Tootling along in the countryside, Dash realized before I did, that perhaps we had gone astray. It wasn’t until we reached the Yeakley Chapel and cemetery in Plano, MO–which we were not due to pass until the next day–that it dawned that we had indeed, missed the city of Springfield…

Reversing course, we put pedal to the metal and whizzed back up the road to Springfield.

We had reservations at the classic and restored Rockwood Motor Court. And were looking forward to unloading and at least eating before the concert. Then we pulled up in front of the address we had been given. The Keep Out signs, the junk cars in the court, the tarp over the hole in the roof, gave us pause. We thought we had been scammed. While Dash frantically searched the internet for a new place and to see if we had the wrong place, I documented the sad state of affairs.

Then we called the number on the Rockwood website. When, in a voice only slightly panicked, I inquired about the motel, and it’s condition, the very nice woman on the phone assured me I was in front of the wrong motel. We were parked in front of the Shamrock, not the Rockwood, which was three doors away.

The Rockwood is a jewel on 66. Beautifully renovated and cared for, and easily the nicest place we’ve stayed. We would gladly have stayed a few days. But we had…

…Tunes

…to go to. At the Gillioz Theater in downtown Springfield, Dash had gotten us tickets to a performance by banjo-player Bela Fleck. Saying Bela Fleck plays the banjo is like saying Itzhak Perlman plays fiddle a little. Not only is he sensationally talented, but the band with him contained musicians every bit as talented: Justin Moses on dobro, fiddle, and banjo; Bryan Sutton on guitar; Mark Schatz on stand-up bass; Michael Cleveland on fiddle; and Sierra Hull on mandolin. Every one of them was a powerhouse on their own. It was an amazing concert.

Dash and I were pretty bushed after our exciting day, and we had talked about possibly leaving at intermission. But we stayed glued to our seats, and were glad we did.

We were almost asleep before we got in the hotel room door…

Liz

4 In Liz Travels: Route 66

Silent Riders

Maggie, Prudence, Patience, and Gusto leading the way. Maggie tends to ignore the critter-come-latelys.

Always Ahead of Us

It’s probably time to introduce our silent dashboard companions: Maggie Moose, who has been with me since Yellowstone many years ago. She was my only companion on the drive from Salem to Chicago. We had many long discussions, the kind of deep philosophical rants that you can only have on a solo road trip with a completely non-judgmental (and silent) travel companion.

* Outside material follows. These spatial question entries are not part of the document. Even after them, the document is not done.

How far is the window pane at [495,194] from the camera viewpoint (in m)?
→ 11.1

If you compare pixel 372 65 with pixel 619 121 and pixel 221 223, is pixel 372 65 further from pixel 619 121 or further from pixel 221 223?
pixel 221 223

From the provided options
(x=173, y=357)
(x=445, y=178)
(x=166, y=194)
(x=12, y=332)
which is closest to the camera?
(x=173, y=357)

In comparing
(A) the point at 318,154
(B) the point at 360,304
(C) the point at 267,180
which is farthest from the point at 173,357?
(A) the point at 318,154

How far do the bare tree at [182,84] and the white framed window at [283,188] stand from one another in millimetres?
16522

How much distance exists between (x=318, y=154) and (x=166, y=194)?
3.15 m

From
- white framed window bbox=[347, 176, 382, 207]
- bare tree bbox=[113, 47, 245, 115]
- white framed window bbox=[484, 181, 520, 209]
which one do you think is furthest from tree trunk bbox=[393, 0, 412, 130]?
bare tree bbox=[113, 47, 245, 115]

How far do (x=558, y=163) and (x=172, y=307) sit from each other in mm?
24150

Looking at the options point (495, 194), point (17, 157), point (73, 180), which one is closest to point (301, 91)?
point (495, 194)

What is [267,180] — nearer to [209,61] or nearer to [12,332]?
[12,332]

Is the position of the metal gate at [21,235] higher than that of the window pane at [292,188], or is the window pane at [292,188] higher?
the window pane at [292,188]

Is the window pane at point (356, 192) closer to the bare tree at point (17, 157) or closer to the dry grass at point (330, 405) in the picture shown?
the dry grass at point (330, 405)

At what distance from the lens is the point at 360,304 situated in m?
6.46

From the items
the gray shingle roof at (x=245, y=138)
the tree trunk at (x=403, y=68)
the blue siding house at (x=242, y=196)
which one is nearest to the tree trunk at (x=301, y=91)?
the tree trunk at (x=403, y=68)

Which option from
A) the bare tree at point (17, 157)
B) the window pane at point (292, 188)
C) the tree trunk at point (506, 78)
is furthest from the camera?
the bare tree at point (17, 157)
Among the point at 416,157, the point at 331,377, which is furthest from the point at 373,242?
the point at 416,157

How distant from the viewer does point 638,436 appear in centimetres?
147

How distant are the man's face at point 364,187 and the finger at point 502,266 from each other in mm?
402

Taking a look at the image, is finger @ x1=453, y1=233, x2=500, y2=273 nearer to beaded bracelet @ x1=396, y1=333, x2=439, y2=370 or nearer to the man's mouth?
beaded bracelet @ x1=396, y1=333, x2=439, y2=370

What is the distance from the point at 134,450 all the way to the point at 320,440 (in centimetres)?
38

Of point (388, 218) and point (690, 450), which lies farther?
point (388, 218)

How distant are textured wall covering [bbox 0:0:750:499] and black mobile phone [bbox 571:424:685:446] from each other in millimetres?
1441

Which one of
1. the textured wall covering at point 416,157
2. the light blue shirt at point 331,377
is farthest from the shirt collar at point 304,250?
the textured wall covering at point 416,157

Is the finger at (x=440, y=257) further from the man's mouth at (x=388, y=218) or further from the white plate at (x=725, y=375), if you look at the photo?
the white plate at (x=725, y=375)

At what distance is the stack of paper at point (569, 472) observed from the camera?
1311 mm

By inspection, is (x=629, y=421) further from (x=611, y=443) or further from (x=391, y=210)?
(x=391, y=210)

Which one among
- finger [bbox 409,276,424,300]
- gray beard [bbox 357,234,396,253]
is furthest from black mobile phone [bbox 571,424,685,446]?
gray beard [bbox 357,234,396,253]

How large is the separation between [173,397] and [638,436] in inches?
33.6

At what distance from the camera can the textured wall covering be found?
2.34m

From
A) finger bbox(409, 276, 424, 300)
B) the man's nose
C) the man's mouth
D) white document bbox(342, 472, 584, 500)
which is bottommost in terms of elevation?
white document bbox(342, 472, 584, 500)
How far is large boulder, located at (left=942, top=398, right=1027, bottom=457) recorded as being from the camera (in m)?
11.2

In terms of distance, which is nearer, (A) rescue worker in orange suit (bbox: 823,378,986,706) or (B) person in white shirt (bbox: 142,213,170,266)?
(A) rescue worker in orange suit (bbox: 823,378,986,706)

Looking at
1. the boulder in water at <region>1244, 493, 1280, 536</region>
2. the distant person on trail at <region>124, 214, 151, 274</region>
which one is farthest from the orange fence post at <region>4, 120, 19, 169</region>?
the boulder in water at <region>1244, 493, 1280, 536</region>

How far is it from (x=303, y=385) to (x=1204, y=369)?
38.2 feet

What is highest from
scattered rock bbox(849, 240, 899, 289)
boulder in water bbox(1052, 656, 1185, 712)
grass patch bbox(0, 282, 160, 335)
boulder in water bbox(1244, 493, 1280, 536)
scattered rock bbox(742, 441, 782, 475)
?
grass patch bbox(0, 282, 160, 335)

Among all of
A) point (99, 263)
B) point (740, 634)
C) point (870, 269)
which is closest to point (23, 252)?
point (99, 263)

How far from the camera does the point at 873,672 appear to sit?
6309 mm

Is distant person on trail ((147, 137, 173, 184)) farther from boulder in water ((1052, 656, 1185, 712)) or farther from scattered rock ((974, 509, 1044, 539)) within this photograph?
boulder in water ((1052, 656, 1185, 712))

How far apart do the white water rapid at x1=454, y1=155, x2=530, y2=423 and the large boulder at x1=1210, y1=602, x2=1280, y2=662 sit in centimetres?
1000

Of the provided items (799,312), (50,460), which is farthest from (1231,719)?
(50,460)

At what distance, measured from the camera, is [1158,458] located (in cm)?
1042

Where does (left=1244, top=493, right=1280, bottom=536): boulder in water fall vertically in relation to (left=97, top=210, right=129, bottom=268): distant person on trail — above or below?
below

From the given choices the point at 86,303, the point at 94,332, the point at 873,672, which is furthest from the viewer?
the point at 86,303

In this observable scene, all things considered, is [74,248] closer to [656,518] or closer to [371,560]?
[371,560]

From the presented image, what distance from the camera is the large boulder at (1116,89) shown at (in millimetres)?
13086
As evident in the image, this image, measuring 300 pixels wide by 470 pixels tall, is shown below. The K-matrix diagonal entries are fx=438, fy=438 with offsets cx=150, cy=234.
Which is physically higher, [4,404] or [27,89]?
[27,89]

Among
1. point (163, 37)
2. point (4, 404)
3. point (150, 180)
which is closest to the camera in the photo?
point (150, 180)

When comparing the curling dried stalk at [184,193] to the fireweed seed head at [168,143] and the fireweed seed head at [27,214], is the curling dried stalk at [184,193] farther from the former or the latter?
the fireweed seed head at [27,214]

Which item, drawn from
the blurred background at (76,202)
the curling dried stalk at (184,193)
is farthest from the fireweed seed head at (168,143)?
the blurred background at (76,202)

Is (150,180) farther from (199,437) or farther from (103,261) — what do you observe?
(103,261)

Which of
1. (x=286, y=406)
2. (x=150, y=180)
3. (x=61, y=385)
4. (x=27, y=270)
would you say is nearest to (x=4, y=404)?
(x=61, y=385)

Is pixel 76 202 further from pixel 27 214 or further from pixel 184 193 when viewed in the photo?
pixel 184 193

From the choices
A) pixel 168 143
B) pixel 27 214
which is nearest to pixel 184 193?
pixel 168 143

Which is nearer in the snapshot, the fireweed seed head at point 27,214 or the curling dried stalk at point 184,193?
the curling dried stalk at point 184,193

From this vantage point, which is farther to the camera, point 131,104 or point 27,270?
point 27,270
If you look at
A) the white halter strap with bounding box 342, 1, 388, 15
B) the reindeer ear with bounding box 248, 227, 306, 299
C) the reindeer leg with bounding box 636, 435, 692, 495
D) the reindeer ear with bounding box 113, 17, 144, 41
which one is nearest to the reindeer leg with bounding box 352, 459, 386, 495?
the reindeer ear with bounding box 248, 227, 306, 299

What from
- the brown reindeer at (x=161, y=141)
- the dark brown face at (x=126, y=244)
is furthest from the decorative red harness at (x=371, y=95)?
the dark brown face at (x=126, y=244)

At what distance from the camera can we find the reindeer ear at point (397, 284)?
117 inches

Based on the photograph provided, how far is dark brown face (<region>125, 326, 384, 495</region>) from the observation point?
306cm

Prudence, the wacky looking duck (because older travelers should travel with prudence–don’t look at me, this one is Dash’s) flew in with Dash. Patience the Pig, who reminds us that road trips are not all smooth sailing, and Gusto, because one should always travel with Gusto, we can also blame on Dash. We also have on hand Dot, which is what we’ve christened our Google map function. (Frighteningly, we’re beginning to talk to her…)

And Jerry…

Finally, there is Jerry, who at least is real and living in Oklahoma. Jerry McClanahan (in conjunction with the National Historic Route 66 Federation) is the author of the EZ 66 Guide for Travelers, and he has led us through twists and turns, step by step along the Route. He’s an amazing guide, and if you ever decide to drive the Route, I strongly recommend taking Jerry along.